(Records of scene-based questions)
⟨

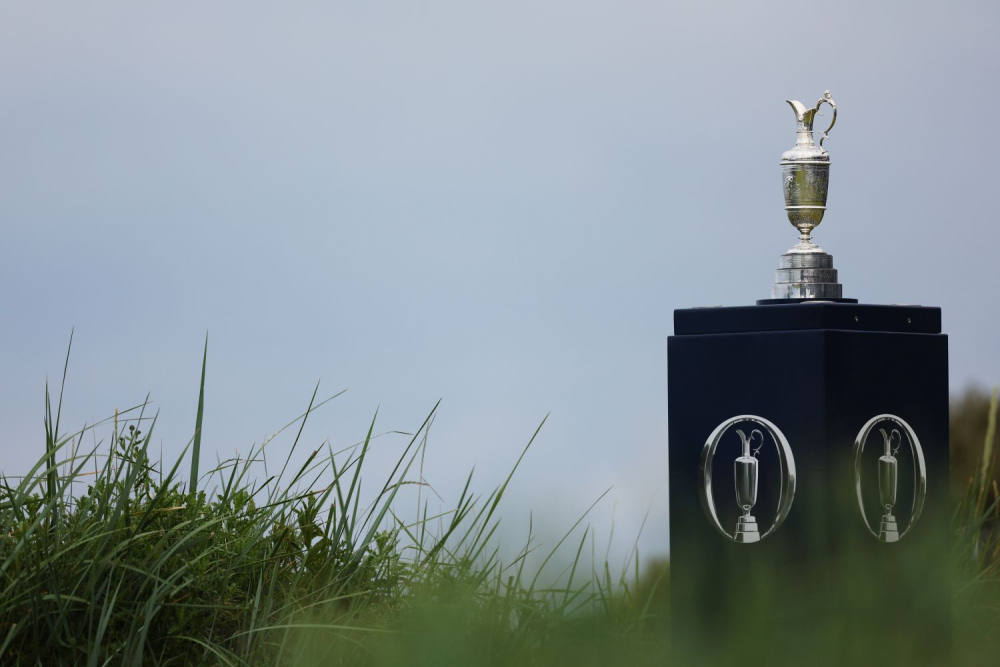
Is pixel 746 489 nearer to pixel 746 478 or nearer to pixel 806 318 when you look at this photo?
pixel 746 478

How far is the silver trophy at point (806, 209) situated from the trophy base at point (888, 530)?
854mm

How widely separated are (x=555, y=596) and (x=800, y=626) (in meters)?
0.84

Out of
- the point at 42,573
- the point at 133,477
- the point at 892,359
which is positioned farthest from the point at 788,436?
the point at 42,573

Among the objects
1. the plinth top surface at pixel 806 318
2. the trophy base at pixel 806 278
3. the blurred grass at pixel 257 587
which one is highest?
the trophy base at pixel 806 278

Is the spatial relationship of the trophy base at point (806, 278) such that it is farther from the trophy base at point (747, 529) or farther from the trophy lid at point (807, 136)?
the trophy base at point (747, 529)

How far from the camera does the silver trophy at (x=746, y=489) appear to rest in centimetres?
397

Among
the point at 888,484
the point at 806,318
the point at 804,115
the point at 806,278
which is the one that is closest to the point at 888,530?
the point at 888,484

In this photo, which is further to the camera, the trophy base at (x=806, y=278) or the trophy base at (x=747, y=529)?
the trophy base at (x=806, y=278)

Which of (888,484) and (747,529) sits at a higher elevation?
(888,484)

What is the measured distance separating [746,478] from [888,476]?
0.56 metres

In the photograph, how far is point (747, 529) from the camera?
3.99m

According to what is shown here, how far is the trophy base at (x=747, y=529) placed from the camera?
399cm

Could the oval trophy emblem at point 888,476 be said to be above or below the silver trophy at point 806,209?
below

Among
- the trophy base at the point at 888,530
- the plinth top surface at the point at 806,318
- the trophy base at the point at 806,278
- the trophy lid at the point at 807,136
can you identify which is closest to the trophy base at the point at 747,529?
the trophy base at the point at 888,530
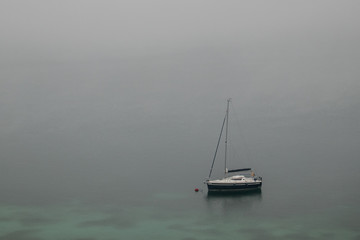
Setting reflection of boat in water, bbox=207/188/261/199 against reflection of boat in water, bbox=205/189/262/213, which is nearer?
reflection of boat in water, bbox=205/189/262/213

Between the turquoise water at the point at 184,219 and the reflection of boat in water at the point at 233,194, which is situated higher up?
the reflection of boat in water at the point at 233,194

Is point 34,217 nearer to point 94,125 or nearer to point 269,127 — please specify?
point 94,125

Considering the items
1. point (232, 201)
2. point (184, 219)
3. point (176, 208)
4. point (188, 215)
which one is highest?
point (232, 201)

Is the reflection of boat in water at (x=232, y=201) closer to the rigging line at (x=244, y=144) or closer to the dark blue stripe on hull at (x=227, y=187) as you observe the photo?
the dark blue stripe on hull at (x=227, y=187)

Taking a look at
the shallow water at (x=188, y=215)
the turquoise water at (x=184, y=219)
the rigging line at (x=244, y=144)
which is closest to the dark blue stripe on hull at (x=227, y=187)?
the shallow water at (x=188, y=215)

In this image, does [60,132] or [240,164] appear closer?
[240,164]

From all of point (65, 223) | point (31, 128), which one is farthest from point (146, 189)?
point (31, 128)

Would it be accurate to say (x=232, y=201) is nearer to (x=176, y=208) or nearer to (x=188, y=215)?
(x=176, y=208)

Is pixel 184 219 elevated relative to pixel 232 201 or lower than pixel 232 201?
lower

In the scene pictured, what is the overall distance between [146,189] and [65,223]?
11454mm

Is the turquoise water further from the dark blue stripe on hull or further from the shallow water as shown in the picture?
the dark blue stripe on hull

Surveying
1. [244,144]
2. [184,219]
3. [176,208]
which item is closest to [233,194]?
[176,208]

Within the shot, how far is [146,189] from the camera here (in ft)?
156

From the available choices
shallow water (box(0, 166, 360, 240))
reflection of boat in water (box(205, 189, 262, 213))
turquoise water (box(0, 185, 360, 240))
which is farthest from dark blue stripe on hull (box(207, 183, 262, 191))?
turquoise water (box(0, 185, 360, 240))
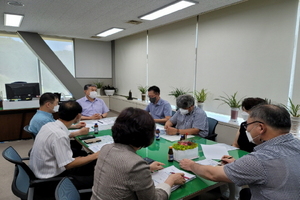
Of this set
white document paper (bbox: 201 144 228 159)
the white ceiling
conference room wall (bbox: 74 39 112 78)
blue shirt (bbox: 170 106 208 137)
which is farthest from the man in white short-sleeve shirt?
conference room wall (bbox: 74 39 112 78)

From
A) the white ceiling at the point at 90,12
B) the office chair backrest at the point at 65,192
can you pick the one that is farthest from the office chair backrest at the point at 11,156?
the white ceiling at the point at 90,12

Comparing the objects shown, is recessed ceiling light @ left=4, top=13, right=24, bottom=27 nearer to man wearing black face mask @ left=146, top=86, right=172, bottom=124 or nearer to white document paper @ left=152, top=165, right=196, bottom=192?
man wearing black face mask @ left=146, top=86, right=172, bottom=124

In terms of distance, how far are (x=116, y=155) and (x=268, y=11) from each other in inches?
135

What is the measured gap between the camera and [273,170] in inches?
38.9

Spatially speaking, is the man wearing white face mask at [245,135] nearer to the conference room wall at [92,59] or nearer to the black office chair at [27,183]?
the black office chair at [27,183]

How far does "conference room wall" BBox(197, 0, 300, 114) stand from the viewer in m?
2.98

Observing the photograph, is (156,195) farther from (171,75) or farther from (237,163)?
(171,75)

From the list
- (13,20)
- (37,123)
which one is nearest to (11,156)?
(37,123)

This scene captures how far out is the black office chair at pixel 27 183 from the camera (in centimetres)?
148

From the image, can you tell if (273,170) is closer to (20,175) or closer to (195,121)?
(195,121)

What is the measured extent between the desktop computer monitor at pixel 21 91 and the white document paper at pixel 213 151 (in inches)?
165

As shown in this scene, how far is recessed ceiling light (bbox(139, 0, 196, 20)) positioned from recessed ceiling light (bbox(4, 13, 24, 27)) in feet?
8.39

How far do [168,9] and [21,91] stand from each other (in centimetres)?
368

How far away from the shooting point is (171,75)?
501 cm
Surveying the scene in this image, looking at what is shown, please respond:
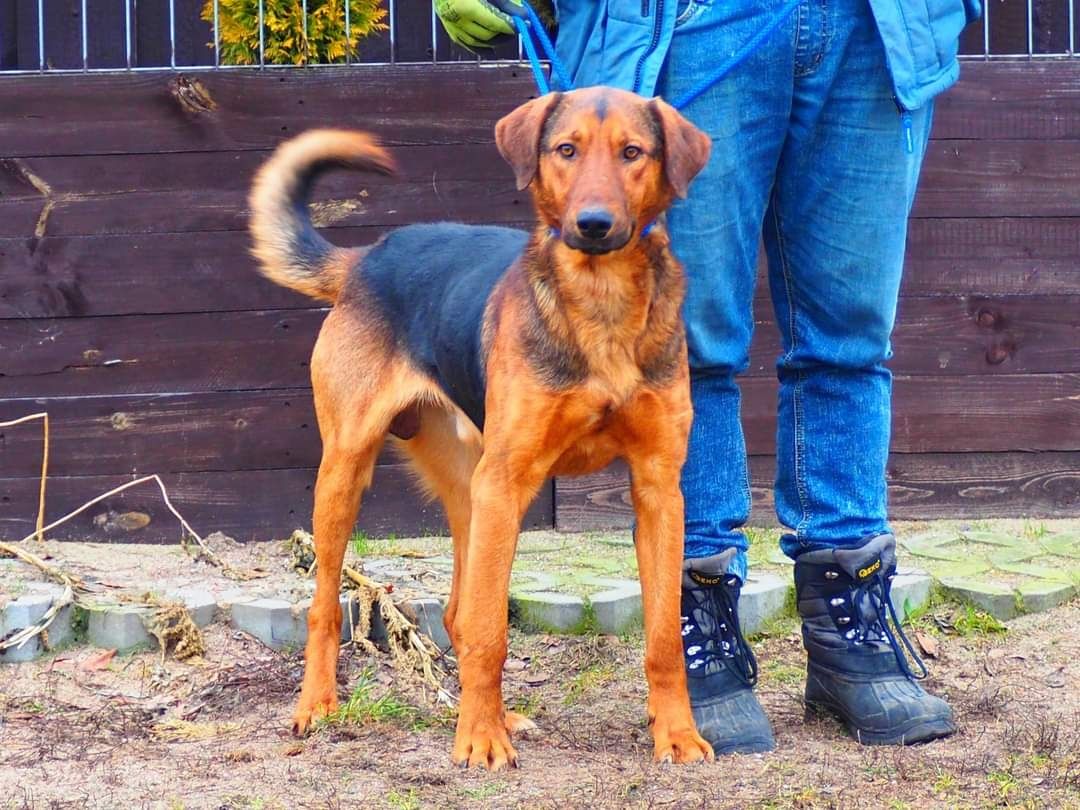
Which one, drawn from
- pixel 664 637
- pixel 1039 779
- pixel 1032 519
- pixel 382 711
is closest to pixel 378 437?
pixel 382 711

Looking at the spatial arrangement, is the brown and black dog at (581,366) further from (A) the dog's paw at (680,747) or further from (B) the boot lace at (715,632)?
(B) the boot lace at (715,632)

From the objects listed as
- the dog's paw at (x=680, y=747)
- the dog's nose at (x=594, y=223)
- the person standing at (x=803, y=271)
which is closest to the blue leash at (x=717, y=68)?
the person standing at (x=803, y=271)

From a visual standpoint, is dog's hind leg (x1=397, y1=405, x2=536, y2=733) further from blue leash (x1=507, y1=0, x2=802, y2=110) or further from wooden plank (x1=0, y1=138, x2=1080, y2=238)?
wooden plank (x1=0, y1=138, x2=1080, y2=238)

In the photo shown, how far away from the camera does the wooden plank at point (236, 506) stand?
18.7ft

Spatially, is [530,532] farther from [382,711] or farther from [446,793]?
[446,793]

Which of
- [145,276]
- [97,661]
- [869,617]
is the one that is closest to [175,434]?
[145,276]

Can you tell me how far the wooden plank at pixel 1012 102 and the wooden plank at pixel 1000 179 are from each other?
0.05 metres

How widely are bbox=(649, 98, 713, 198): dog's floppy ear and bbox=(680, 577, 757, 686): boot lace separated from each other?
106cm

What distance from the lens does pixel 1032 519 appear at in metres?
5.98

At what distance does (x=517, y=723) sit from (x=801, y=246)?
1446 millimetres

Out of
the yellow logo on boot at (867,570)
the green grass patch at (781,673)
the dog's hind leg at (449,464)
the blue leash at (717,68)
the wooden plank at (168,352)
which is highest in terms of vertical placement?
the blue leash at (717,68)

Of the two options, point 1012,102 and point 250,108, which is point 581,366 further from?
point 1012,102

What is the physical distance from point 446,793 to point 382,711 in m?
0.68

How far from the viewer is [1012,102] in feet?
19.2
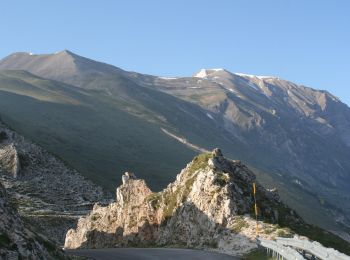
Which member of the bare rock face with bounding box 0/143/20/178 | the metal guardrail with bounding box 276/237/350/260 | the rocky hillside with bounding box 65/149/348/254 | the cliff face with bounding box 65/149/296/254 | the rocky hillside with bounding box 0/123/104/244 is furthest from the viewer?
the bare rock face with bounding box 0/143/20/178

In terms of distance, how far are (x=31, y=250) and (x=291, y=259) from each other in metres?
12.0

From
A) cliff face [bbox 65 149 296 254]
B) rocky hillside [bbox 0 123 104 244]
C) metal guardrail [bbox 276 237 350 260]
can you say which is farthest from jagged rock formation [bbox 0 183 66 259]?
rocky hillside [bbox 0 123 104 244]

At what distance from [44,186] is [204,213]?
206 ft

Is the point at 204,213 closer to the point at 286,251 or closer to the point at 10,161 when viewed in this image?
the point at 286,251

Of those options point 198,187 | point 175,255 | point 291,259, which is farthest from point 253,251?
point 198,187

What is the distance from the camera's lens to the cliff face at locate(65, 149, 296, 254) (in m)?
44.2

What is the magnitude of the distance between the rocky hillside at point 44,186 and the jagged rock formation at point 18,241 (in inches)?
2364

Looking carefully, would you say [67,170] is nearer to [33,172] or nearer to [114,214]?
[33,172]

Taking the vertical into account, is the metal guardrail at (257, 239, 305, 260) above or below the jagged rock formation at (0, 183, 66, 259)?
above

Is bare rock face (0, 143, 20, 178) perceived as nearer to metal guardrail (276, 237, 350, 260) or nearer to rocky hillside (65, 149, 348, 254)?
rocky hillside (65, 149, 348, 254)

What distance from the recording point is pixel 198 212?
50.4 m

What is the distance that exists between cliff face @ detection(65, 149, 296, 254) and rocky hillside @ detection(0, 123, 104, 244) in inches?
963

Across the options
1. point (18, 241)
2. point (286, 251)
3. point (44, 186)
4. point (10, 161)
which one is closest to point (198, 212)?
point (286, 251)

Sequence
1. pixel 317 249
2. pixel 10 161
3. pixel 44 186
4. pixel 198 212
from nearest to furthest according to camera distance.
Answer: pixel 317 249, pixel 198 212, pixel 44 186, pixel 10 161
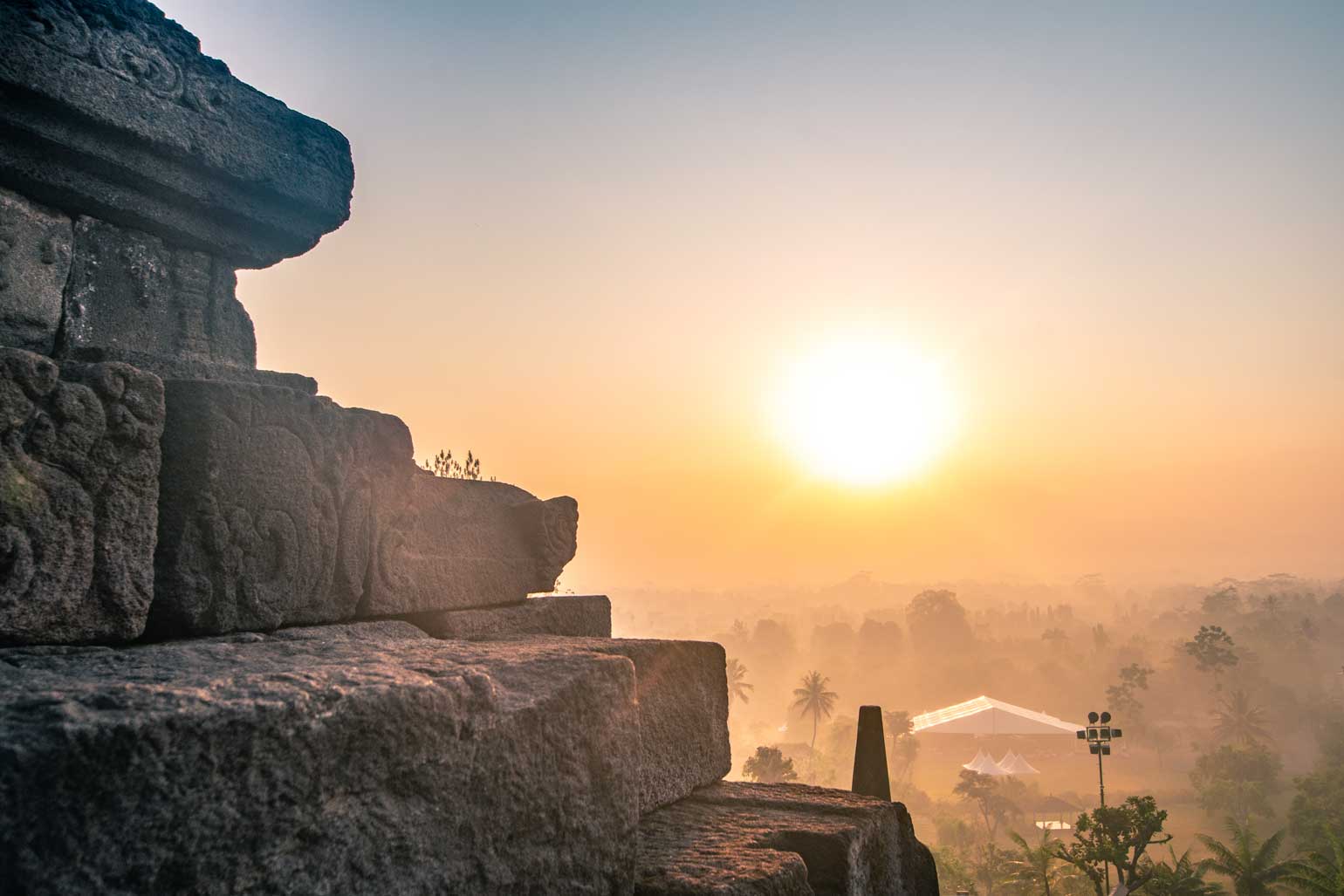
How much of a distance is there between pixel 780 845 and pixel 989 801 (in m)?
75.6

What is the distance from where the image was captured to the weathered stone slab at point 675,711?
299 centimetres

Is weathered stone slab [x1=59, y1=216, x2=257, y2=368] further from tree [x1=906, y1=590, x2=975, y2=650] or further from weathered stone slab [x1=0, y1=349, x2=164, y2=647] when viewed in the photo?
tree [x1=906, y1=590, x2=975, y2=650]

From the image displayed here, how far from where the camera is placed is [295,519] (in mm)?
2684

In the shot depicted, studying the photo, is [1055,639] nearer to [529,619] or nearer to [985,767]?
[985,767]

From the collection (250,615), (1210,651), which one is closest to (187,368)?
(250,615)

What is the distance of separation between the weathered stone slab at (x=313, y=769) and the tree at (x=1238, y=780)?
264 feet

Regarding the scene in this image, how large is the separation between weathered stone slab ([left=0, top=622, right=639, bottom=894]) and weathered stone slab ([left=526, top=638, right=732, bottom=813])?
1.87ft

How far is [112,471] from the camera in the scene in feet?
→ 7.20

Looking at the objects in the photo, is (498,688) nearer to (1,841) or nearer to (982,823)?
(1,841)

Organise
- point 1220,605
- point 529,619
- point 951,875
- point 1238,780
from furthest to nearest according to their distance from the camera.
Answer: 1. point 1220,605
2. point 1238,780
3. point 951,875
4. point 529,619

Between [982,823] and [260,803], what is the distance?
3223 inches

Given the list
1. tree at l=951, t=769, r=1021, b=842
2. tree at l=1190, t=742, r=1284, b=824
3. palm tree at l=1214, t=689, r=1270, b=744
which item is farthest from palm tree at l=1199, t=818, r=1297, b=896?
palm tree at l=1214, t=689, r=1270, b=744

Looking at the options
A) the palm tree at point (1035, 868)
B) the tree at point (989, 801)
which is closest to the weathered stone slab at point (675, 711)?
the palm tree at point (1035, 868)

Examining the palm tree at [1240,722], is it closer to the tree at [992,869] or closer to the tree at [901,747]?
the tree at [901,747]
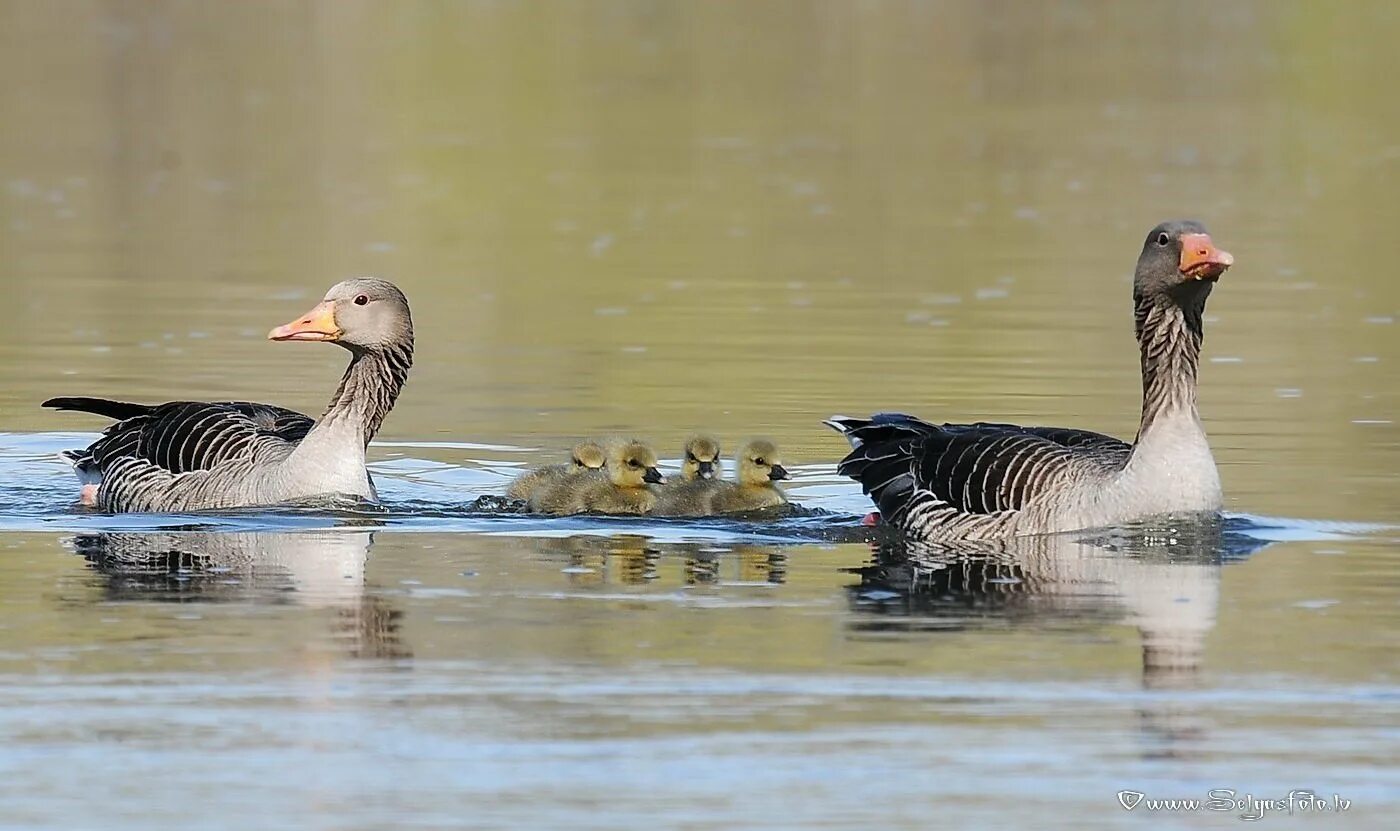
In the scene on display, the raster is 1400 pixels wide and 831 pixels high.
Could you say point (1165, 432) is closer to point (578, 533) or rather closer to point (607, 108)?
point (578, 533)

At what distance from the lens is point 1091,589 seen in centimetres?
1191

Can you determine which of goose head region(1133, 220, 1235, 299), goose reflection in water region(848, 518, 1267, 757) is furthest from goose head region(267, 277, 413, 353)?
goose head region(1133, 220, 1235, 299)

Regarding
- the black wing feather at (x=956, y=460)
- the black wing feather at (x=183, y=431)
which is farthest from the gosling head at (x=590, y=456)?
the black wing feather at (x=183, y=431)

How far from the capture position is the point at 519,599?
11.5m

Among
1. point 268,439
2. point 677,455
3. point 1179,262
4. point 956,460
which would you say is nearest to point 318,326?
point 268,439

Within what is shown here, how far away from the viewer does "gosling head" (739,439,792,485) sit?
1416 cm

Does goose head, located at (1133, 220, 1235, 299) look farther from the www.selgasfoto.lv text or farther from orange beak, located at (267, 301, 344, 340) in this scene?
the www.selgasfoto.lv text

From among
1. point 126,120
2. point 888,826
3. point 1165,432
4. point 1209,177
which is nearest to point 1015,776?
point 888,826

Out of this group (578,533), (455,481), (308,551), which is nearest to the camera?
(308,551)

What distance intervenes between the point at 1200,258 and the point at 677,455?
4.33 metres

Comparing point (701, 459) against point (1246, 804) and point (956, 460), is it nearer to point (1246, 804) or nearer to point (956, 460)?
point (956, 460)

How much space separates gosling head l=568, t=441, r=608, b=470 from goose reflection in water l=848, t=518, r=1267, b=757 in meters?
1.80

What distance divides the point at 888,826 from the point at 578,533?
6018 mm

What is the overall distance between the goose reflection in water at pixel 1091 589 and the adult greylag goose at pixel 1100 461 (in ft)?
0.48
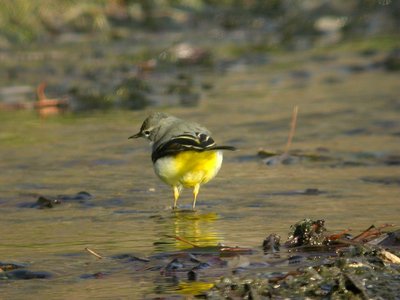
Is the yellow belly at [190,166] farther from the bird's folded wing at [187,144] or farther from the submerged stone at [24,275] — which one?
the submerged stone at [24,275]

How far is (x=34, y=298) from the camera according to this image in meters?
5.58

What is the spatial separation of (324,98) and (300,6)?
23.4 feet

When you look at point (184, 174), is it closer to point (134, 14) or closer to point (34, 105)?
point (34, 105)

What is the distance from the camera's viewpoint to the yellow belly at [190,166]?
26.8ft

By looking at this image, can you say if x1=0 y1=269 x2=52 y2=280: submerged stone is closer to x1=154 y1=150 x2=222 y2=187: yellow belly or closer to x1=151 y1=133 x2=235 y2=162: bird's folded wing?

⟩

### TASK BRIEF:
Set down, unchanged, the line that contains "How far is (x=34, y=298)" together with every later line in the records, through the last one.

### IN RESPONSE:
How far is (x=34, y=298) from the camera according to this image in meters?
5.58

What is the spatial separation of (324,98) and (300,6)?
23.4 feet

When you look at point (184, 174), is it closer to point (134, 14) or closer to point (34, 105)?
point (34, 105)

What is the distance from the camera's viewpoint to the yellow belly at [190,166]?
26.8ft

By looking at this image, can you say if x1=0 y1=269 x2=52 y2=280: submerged stone is closer to x1=154 y1=150 x2=222 y2=187: yellow belly or closer to x1=151 y1=133 x2=235 y2=162: bird's folded wing?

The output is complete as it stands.